→ Task objective: Reproduce the text of each of the following entries verbatim, omitting the pictures from your answer.

Slide chart reasoning data

··········

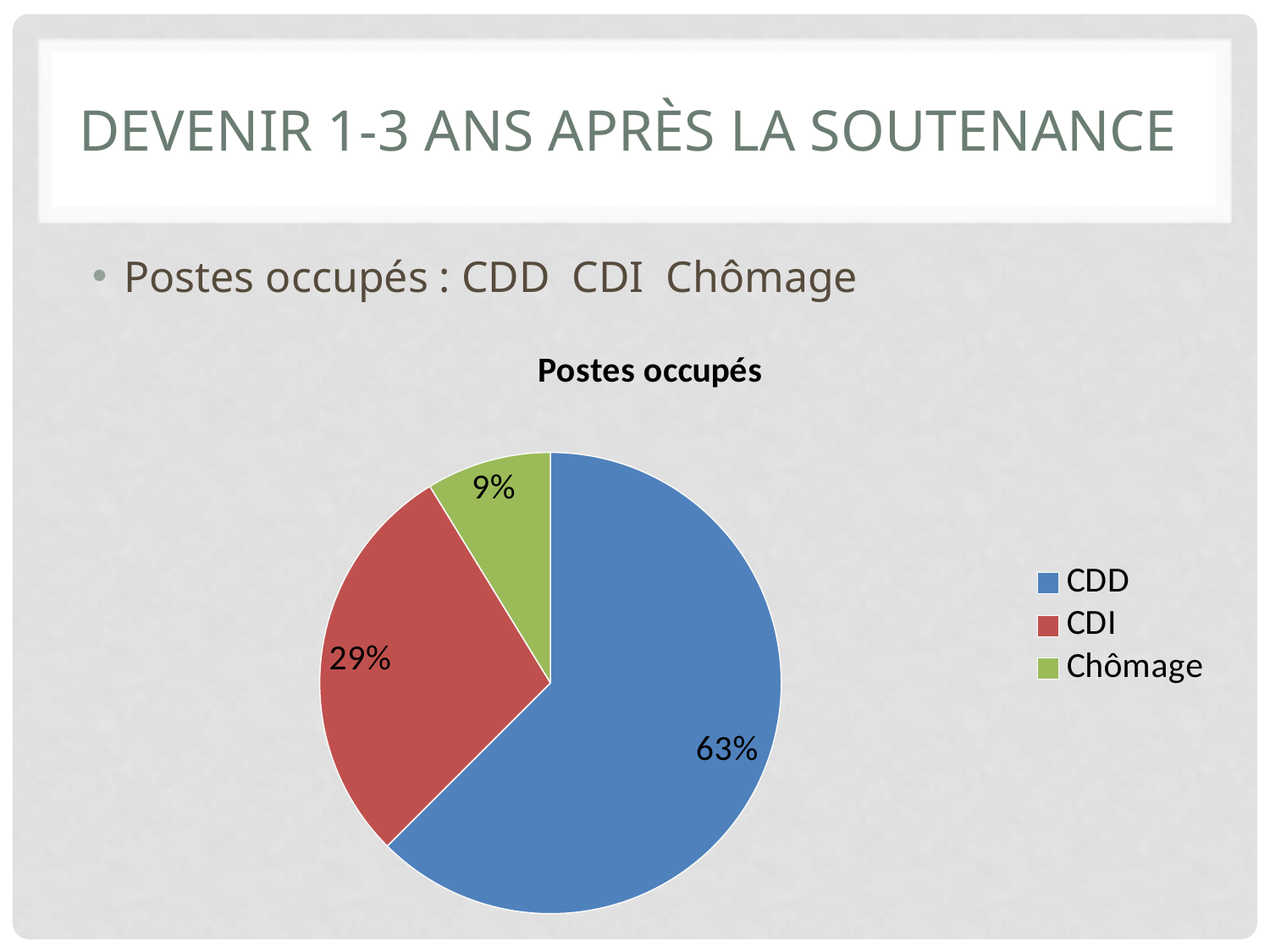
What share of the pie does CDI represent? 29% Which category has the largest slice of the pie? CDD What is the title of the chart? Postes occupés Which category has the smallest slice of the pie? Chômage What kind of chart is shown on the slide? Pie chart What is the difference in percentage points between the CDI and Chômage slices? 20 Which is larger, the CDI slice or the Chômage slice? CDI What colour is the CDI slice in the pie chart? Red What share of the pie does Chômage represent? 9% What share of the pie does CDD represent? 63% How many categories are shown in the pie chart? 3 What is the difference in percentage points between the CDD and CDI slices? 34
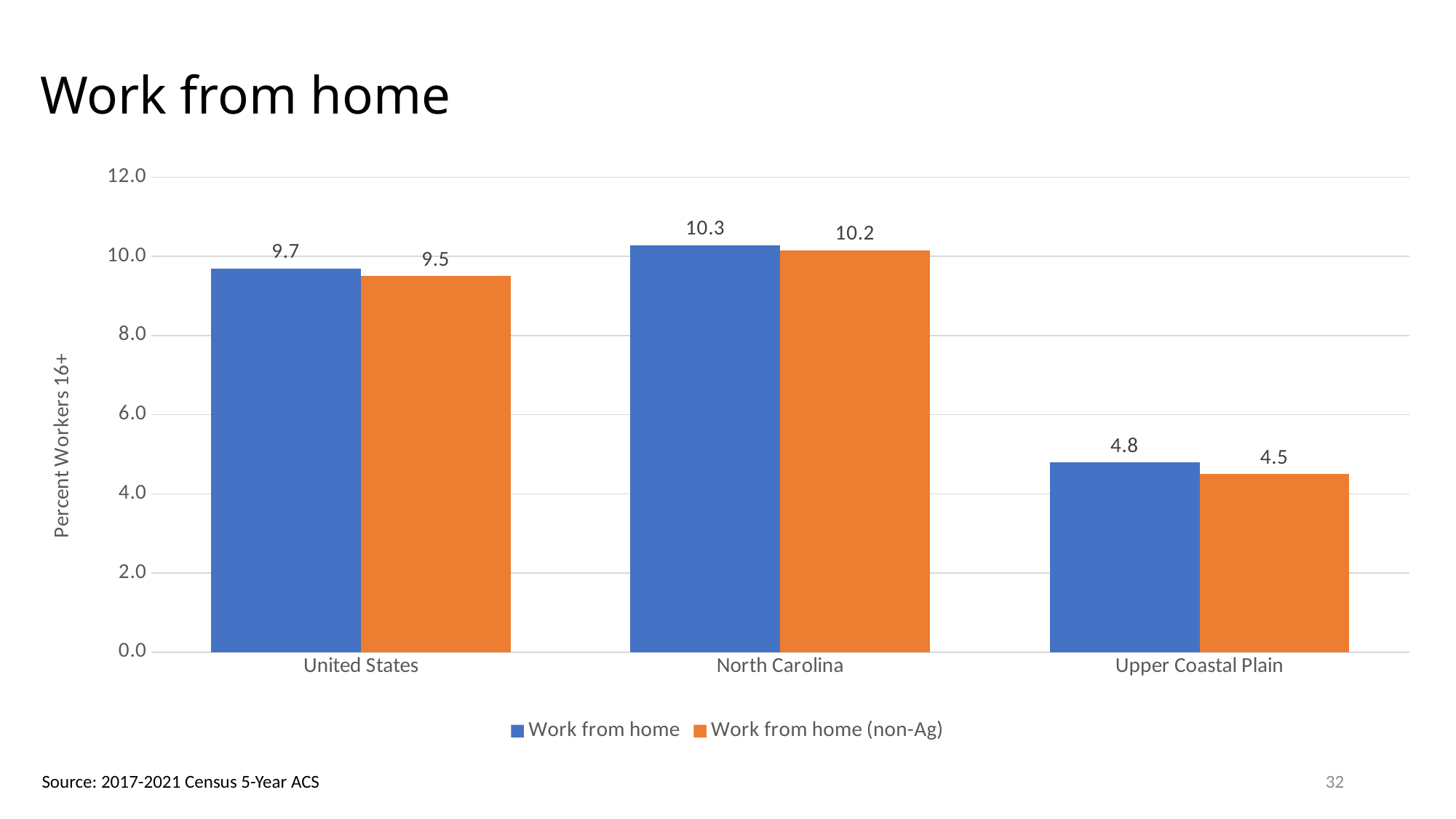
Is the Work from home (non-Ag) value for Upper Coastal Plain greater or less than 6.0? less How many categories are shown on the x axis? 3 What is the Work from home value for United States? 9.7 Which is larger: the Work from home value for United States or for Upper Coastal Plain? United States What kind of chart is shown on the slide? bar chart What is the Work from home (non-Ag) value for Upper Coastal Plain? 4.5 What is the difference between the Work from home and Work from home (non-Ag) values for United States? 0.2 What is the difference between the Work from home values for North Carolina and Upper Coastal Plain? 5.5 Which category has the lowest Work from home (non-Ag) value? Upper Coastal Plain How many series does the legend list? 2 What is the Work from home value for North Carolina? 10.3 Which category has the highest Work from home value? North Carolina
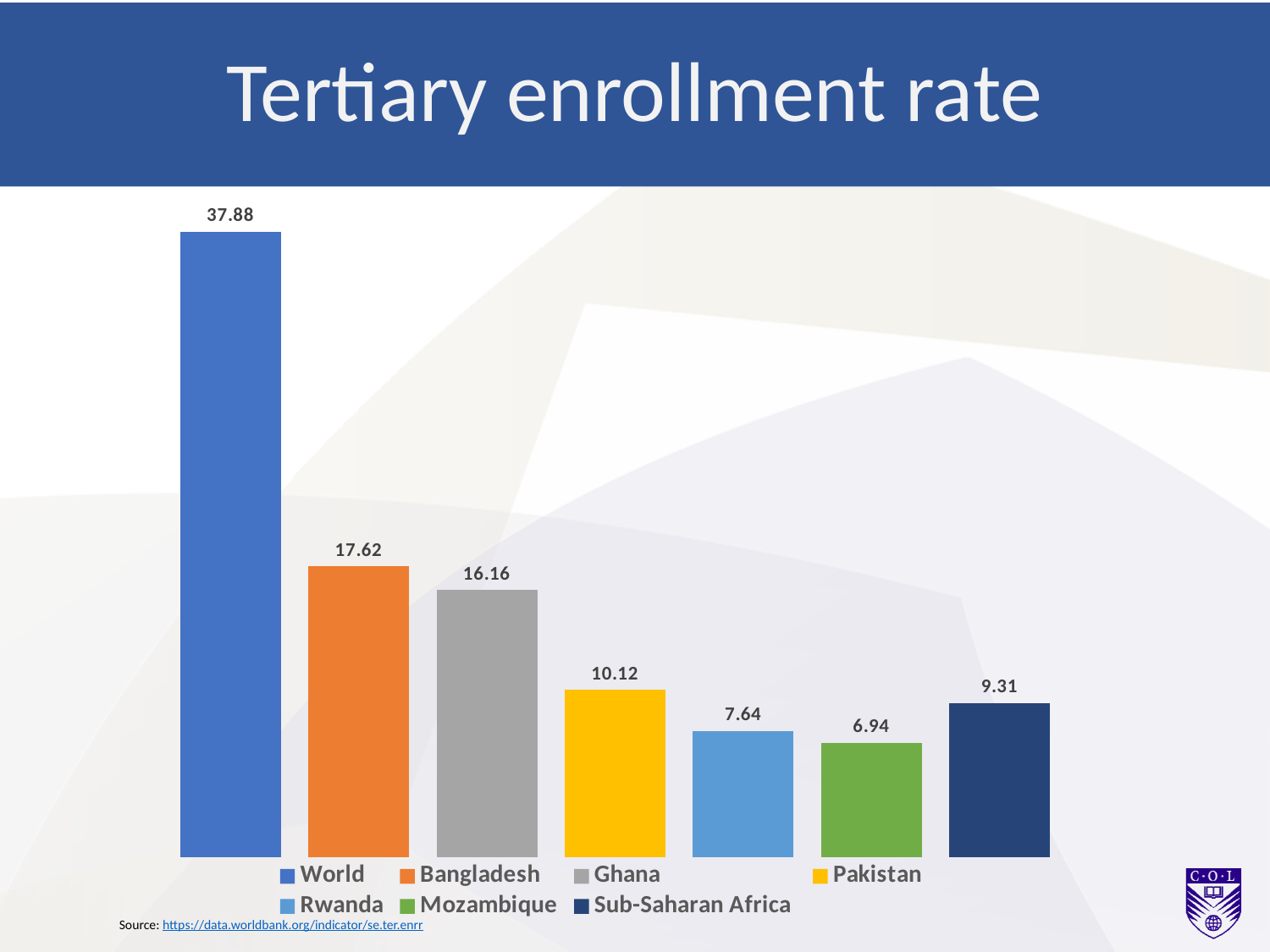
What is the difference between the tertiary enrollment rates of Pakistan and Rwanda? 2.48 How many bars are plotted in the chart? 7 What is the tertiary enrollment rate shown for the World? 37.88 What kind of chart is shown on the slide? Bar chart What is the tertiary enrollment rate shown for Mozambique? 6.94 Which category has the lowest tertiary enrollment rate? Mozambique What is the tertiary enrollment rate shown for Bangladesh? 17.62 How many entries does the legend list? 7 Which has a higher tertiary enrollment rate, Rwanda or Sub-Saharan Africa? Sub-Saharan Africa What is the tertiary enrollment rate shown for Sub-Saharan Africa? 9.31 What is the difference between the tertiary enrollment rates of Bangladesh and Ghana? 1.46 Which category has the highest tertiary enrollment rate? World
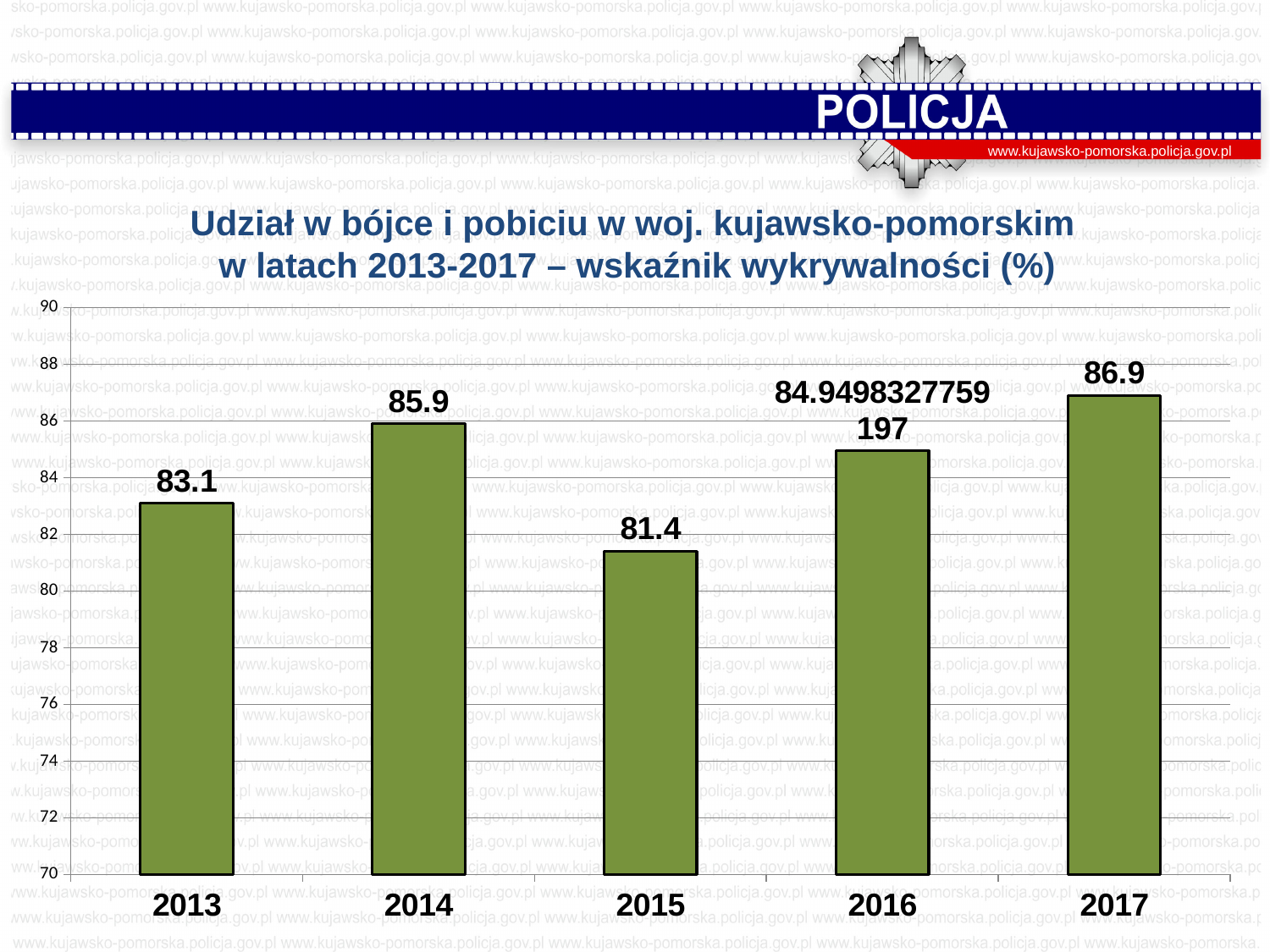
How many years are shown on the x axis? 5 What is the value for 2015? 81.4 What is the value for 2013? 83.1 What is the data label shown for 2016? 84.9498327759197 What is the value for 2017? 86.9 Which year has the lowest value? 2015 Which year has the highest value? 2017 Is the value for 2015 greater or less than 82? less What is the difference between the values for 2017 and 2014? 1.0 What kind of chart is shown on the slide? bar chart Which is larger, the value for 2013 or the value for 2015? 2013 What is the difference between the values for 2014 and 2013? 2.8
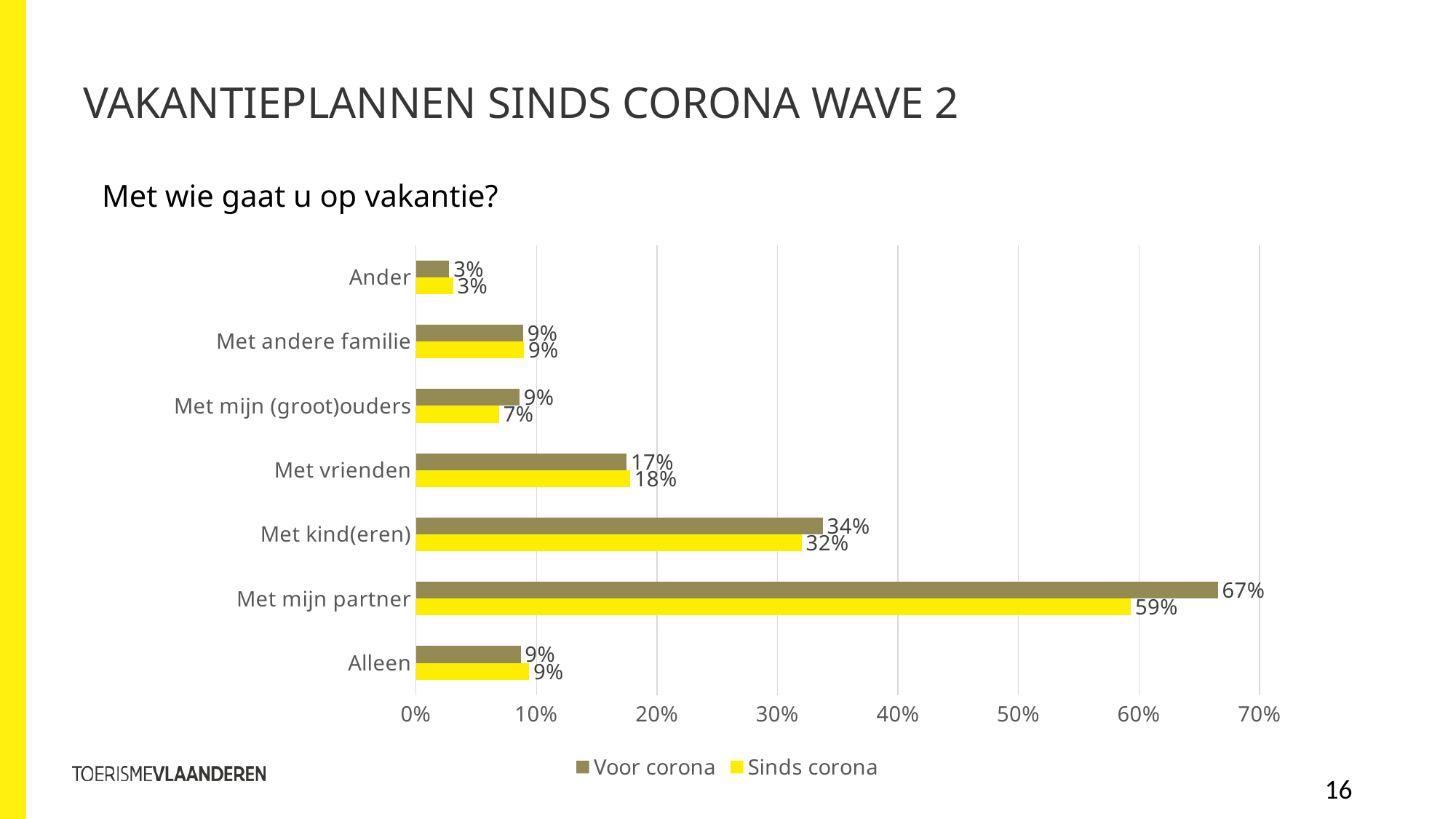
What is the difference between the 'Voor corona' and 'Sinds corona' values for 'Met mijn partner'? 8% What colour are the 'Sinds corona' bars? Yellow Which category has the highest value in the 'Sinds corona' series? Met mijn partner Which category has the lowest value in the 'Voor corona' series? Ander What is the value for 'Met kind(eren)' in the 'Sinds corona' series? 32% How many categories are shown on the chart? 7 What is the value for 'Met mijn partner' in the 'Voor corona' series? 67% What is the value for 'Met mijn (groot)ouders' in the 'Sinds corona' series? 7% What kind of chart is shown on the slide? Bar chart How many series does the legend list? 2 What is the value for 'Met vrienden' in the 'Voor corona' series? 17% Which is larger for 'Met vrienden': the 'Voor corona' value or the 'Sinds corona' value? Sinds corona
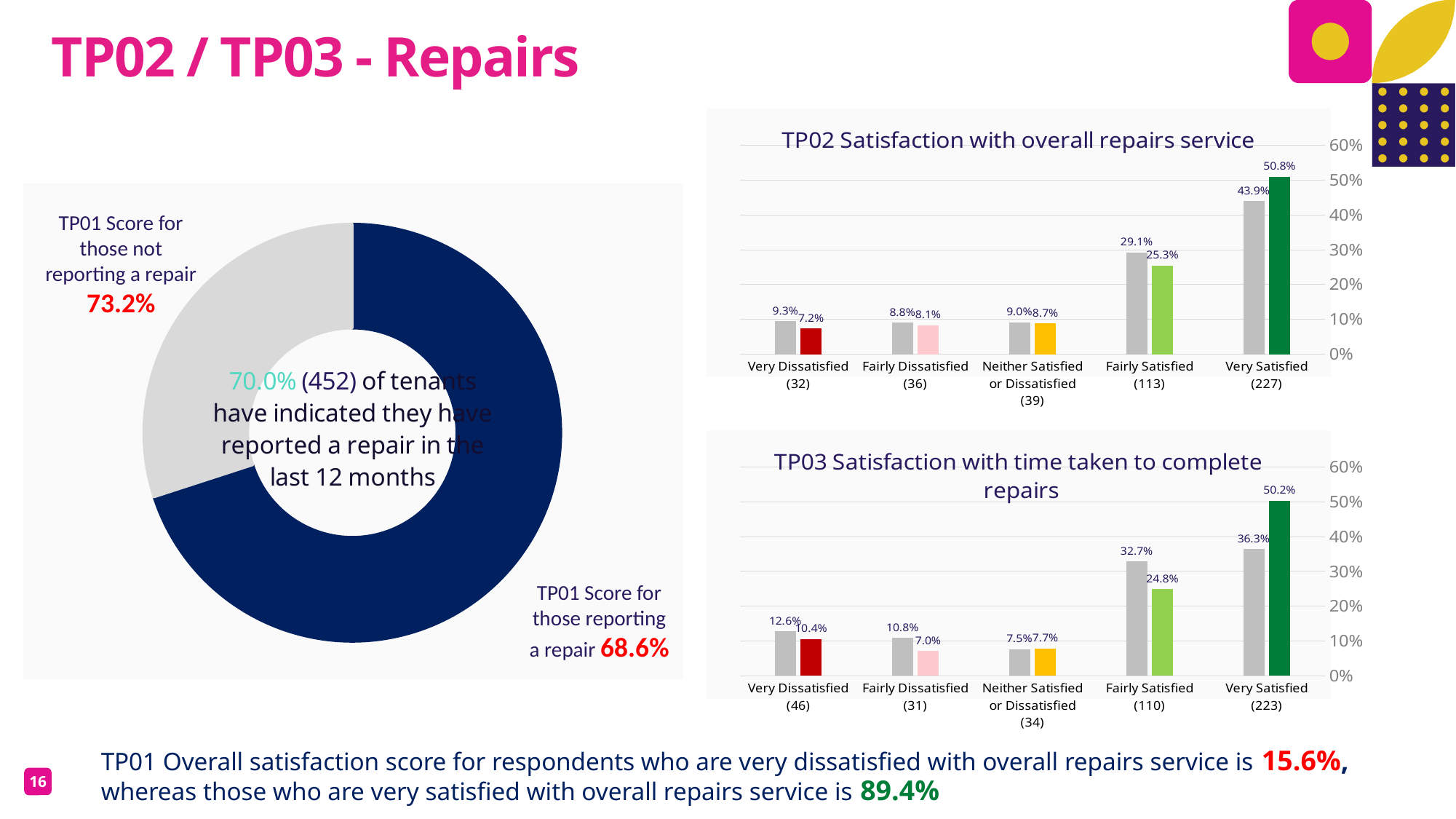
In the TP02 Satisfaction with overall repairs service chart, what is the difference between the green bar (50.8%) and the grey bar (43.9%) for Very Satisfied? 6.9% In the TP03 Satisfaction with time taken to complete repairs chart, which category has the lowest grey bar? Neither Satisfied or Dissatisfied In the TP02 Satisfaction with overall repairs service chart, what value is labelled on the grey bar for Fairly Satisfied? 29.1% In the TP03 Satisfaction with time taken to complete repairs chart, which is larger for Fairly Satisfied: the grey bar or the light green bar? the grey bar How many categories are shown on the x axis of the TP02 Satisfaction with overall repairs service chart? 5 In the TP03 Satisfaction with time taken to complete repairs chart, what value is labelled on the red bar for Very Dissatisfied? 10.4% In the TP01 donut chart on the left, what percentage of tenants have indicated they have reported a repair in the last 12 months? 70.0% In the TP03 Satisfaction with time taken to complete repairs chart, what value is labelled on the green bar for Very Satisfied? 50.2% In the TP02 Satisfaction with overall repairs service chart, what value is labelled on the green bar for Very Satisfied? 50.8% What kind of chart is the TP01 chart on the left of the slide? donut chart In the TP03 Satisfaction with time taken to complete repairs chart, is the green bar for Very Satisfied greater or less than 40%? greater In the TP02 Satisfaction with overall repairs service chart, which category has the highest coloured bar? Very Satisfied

··········

→ Solved problem:
What share of the pie does CDI represent? 29% Which category has the largest slice of the pie? CDD What is the title of the chart? Postes occupés Which category has the smallest slice of the pie? Chômage What kind of chart is shown on the slide? Pie chart What is the difference in percentage points between the CDI and Chômage slices? 20 Which is larger, the CDI slice or the Chômage slice? CDI What colour is the CDI slice in the pie chart? Red What share of the pie does Chômage represent? 9% What share of the pie does CDD represent? 63% How many categories are shown in the pie chart? 3 What is the difference in percentage points between the CDD and CDI slices? 34
Is the Work from home (non-Ag) value for Upper Coastal Plain greater or less than 6.0? less How many categories are shown on the x axis? 3 What is the Work from home value for United States? 9.7 Which is larger: the Work from home value for United States or for Upper Coastal Plain? United States What kind of chart is shown on the slide? bar chart What is the Work from home (non-Ag) value for Upper Coastal Plain? 4.5 What is the difference between the Work from home and Work from home (non-Ag) values for United States? 0.2 What is the difference between the Work from home values for North Carolina and Upper Coastal Plain? 5.5 Which category has the lowest Work from home (non-Ag) value? Upper Coastal Plain How many series does the legend list? 2 What is the Work from home value for North Carolina? 10.3 Which category has the highest Work from home value? North Carolina
What is the difference between the tertiary enrollment rates of Pakistan and Rwanda? 2.48 How many bars are plotted in the chart? 7 What is the tertiary enrollment rate shown for the World? 37.88 What kind of chart is shown on the slide? Bar chart What is the tertiary enrollment rate shown for Mozambique? 6.94 Which category has the lowest tertiary enrollment rate? Mozambique What is the tertiary enrollment rate shown for Bangladesh? 17.62 How many entries does the legend list? 7 Which has a higher tertiary enrollment rate, Rwanda or Sub-Saharan Africa? Sub-Saharan Africa What is the tertiary enrollment rate shown for Sub-Saharan Africa? 9.31 What is the difference between the tertiary enrollment rates of Bangladesh and Ghana? 1.46 Which category has the highest tertiary enrollment rate? World
How many years are shown on the x axis? 5 What is the value for 2015? 81.4 What is the value for 2013? 83.1 What is the data label shown for 2016? 84.9498327759197 What is the value for 2017? 86.9 Which year has the lowest value? 2015 Which year has the highest value? 2017 Is the value for 2015 greater or less than 82? less What is the difference between the values for 2017 and 2014? 1.0 What kind of chart is shown on the slide? bar chart Which is larger, the value for 2013 or the value for 2015? 2013 What is the difference between the values for 2014 and 2013? 2.8
What is the difference between the 'Voor corona' and 'Sinds corona' values for 'Met mijn partner'? 8% What colour are the 'Sinds corona' bars? Yellow Which category has the highest value in the 'Sinds corona' series? Met mijn partner Which category has the lowest value in the 'Voor corona' series? Ander What is the value for 'Met kind(eren)' in the 'Sinds corona' series? 32% How many categories are shown on the chart? 7 What is the value for 'Met mijn partner' in the 'Voor corona' series? 67% What is the value for 'Met mijn (groot)ouders' in the 'Sinds corona' series? 7% What kind of chart is shown on the slide? Bar chart How many series does the legend list? 2 What is the value for 'Met vrienden' in the 'Voor corona' series? 17% Which is larger for 'Met vrienden': the 'Voor corona' value or the 'Sinds corona' value? Sinds corona
In the TP02 Satisfaction with overall repairs service chart, what is the difference between the green bar (50.8%) and the grey bar (43.9%) for Very Satisfied? 6.9% In the TP03 Satisfaction with time taken to complete repairs chart, which category has the lowest grey bar? Neither Satisfied or Dissatisfied In the TP02 Satisfaction with overall repairs service chart, what value is labelled on the grey bar for Fairly Satisfied? 29.1% In the TP03 Satisfaction with time taken to complete repairs chart, which is larger for Fairly Satisfied: the grey bar or the light green bar? the grey bar How many categories are shown on the x axis of the TP02 Satisfaction with overall repairs service chart? 5 In the TP03 Satisfaction with time taken to complete repairs chart, what value is labelled on the red bar for Very Dissatisfied? 10.4% In the TP01 donut chart on the left, what percentage of tenants have indicated they have reported a repair in the last 12 months? 70.0% In the TP03 Satisfaction with time taken to complete repairs chart, what value is labelled on the green bar for Very Satisfied? 50.2% In the TP02 Satisfaction with overall repairs service chart, what value is labelled on the green bar for Very Satisfied? 50.8% What kind of chart is the TP01 chart on the left of the slide? donut chart In the TP03 Satisfaction with time taken to complete repairs chart, is the green bar for Very Satisfied greater or less than 40%? greater In the TP02 Satisfaction with overall repairs service chart, which category has the highest coloured bar? Very Satisfied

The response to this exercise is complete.